▸ What the task asks
Every entry in the data below needs to be repeated exactly.

▸ Supplied data
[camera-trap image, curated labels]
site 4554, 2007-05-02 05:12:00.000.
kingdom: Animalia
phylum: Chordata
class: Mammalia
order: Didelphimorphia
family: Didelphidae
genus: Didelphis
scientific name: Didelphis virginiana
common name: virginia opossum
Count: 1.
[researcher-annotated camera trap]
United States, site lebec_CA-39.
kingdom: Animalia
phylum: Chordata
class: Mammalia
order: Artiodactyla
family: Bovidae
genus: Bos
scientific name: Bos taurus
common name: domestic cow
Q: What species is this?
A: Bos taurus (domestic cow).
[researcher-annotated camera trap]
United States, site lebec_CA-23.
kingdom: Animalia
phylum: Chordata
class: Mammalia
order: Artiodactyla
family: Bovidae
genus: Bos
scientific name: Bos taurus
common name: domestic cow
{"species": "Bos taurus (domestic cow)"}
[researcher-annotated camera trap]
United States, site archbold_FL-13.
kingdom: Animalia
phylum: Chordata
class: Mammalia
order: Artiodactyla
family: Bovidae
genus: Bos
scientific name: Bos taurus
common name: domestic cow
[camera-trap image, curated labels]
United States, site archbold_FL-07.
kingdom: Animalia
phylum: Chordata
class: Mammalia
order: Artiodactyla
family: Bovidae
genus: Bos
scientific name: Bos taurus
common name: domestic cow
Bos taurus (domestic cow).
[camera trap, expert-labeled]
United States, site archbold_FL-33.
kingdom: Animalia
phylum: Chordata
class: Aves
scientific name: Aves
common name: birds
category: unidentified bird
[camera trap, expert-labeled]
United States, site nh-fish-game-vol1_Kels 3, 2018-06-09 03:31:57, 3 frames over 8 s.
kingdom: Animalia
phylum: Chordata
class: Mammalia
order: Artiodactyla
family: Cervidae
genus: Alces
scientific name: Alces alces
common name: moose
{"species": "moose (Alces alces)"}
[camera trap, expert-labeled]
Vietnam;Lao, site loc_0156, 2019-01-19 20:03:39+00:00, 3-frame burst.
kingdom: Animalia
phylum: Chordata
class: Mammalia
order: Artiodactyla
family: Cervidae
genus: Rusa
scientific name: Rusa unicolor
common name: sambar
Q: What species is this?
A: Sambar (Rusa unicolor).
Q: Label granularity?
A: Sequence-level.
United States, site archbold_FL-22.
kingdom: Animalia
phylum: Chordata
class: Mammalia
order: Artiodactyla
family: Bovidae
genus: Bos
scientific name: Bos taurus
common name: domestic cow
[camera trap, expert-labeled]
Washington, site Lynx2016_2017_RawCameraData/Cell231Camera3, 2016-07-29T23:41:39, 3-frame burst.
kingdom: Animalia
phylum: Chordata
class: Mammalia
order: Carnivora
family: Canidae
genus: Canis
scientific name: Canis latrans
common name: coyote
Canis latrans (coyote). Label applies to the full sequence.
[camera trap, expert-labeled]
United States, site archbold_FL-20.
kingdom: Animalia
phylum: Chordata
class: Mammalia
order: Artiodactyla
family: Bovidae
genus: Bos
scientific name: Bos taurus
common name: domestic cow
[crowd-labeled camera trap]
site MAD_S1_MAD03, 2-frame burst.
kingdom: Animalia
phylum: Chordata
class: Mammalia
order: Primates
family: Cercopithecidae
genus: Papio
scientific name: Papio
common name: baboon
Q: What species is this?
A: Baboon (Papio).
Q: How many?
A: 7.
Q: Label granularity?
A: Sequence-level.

▸ Written answer
[camera-trap image, curated labels]
site 4554, 2007-05-02 05:12:00.000.
kingdom: Animalia
phylum: Chordata
class: Mammalia
order: Didelphimorphia
family: Didelphidae
genus: Didelphis
scientific name: Didelphis virginiana
common name: virginia opossum
Count: 1.
[researcher-annotated camera trap]
United States, site lebec_CA-39.
kingdom: Animalia
phylum: Chordata
class: Mammalia
order: Artiodactyla
family: Bovidae
genus: Bos
scientific name: Bos taurus
common name: domestic cow
Q: What species is this?
A: Bos taurus (domestic cow).
[researcher-annotated camera trap]
United States, site lebec_CA-23.
kingdom: Animalia
phylum: Chordata
class: Mammalia
order: Artiodactyla
family: Bovidae
genus: Bos
scientific name: Bos taurus
common name: domestic cow
{"species": "Bos taurus (domestic cow)"}
[researcher-annotated camera trap]
United States, site archbold_FL-13.
kingdom: Animalia
phylum: Chordata
class: Mammalia
order: Artiodactyla
family: Bovidae
genus: Bos
scientific name: Bos taurus
common name: domestic cow
[camera-trap image, curated labels]
United States, site archbold_FL-07.
kingdom: Animalia
phylum: Chordata
class: Mammalia
order: Artiodactyla
family: Bovidae
genus: Bos
scientific name: Bos taurus
common name: domestic cow
Bos taurus (domestic cow).
[camera trap, expert-labeled]
United States, site archbold_FL-33.
kingdom: Animalia
phylum: Chordata
class: Aves
scientific name: Aves
common name: birds
category: unidentified bird
[camera trap, expert-labeled]
United States, site nh-fish-game-vol1_Kels 3, 2018-06-09 03:31:57, 3 frames over 8 s.
kingdom: Animalia
phylum: Chordata
class: Mammalia
order: Artiodactyla
family: Cervidae
genus: Alces
scientific name: Alces alces
common name: moose
{"species": "moose (Alces alces)"}
[camera trap, expert-labeled]
Vietnam;Lao, site loc_0156, 2019-01-19 20:03:39+00:00, 3-frame burst.
kingdom: Animalia
phylum: Chordata
class: Mammalia
order: Artiodactyla
family: Cervidae
genus: Rusa
scientific name: Rusa unicolor
common name: sambar
Q: What species is this?
A: Sambar (Rusa unicolor).
Q: Label granularity?
A: Sequence-level.
United States, site archbold_FL-22.
kingdom: Animalia
phylum: Chordata
class: Mammalia
order: Artiodactyla
family: Bovidae
genus: Bos
scientific name: Bos taurus
common name: domestic cow
[camera trap, expert-labeled]
Washington, site Lynx2016_2017_RawCameraData/Cell231Camera3, 2016-07-29T23:41:39, 3-frame burst.
kingdom: Animalia
phylum: Chordata
class: Mammalia
order: Carnivora
family: Canidae
genus: Canis
scientific name: Canis latrans
common name: coyote
Canis latrans (coyote). Label applies to the full sequence.
[camera trap, expert-labeled]
United States, site archbold_FL-20.
kingdom: Animalia
phylum: Chordata
class: Mammalia
order: Artiodactyla
family: Bovidae
genus: Bos
scientific name: Bos taurus
common name: domestic cow
[crowd-labeled camera trap]
site MAD_S1_MAD03, 2-frame burst.
kingdom: Animalia
phylum: Chordata
class: Mammalia
order: Primates
family: Cercopithecidae
genus: Papio
scientific name: Papio
common name: baboon
Q: What species is this?
A: Baboon (Papio).
Q: How many?
A: 7.
Q: Label granularity?
A: Sequence-level.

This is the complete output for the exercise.